*Source extract*

-- BEGIN --

Well, she got it half right in Deathdream, known under a number of titles such as Dead of Night (not to be confused with the classic British horror anthology) or The Night Walk (the title it was produced under), which was yet another variant on The Monkey's Paw, the W.W. Jacobs short story which sees a mother wish for the return of her deceased son. The script by Alan Ormsby, one of a few projects he made with director Bob Clark, took that premise and expanded upon it at least as far as their low budget would allow, so you had to make allowances for the lack of funds and general impoverished air of much of the appearance of the film. That said, once the drama got going you might barely notice it.

Clark brought out strong performances in his cast, led by John Marley who had just been the recipient of an equine present in his bed in The Godfather when he made this. His Charles is happy to see that Andy has returned after all, but grows increasingly unnerved at the young man's now-unresponsive demeanour which would come to be known as post-traumatic stress disorder should this have been a drama and not a horror flick. Such was the haunted nature of Andy that he could very well be a metaphor for mentally damaged war veterans who returned home changed men (and women), unable to adjust to life back home and lashing out when anyone tries to get close to them, not that many of them would go to the extreme that Andy does in this case.

He has effectively become a mixture of zombie and vampire; we never find out the exact mechanism that brought him back to his family nor why the side effects are so horrendous, but we are aware that on his journey home hitchhiking he murdered a truck driver who gave him a lift, extracting his blood in not quite explained fashion to sustain himself. If Andy doesn't get his blood, he starts to deteriorate, which is where the zombie aspect enters into it thanks to some effective makeup by Ormsby with assistance from a young Tom Savini, whose career would progress in leaps and bounds as he became the go to guy for gore effects in the seventies and eighties. As if killing the trucker was not bad enough, when his dad invites the kids who liked him so much before he left around to say hello, Andy proceeds to choke the pet dog to death right in front of them.

-- END --

*Job A*
What title was Deathdream produced under, according to the Deathdream review?
*Job B*
Please resume the Deathdream review after its last sentence and add one more paragraph in the same voice.

*Data excerpts*
-- BEGIN --

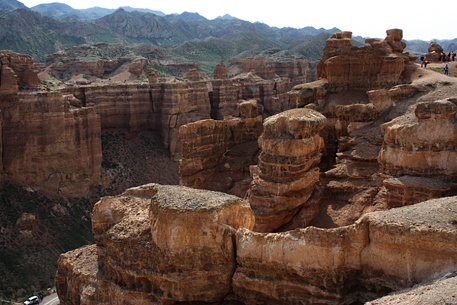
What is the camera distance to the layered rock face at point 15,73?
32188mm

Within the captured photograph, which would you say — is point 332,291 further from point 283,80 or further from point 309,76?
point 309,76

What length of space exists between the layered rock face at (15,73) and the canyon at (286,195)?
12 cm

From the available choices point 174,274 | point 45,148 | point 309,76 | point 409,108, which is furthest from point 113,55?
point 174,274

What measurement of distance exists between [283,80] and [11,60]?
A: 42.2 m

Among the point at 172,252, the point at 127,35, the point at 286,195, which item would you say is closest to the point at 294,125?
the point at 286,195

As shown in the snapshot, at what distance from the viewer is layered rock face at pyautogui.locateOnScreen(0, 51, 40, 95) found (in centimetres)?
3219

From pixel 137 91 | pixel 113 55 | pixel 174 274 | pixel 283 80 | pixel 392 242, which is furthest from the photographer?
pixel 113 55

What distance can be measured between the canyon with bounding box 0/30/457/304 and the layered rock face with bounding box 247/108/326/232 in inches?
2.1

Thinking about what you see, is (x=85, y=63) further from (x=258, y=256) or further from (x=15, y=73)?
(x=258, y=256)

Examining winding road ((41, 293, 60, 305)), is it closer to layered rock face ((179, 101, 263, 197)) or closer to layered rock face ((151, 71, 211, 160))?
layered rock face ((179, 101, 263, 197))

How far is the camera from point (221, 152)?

-- END --

*Result A*
The Night Walk

*Result B*
It is a little hard to take that the veteran would have gone to such lengths without anyone taking him to get professional help, but no less difficult than believing he would turn into a vampire, and besides we were in territory where the allusions to the elephant in the room of Vietnam and its devastating effect on many lives was being ignored by those back in the United States. Oddly, this wasn't actually an American film, it was a British-Canadian co-production though there were Americans involved in its making, so perhaps it took an outsider's view to get to grips with an issue which would dominate Hollywood filmmaking for a long time afterwards. Clark never forgot he was making a horror movie, there were scenes of gore and creepiness (Backus used a piercing stare to fine effect), but rather than being overwhelmingly disturbing, or even laughable as the situations get over the top, the chief mood was tragedy, as the family breaks down and supporting characters such as the excellent Jane Daly as the estranged girlfriend suffer. Quietly melancholy for all its mayhem. Music by Carl Zittrer.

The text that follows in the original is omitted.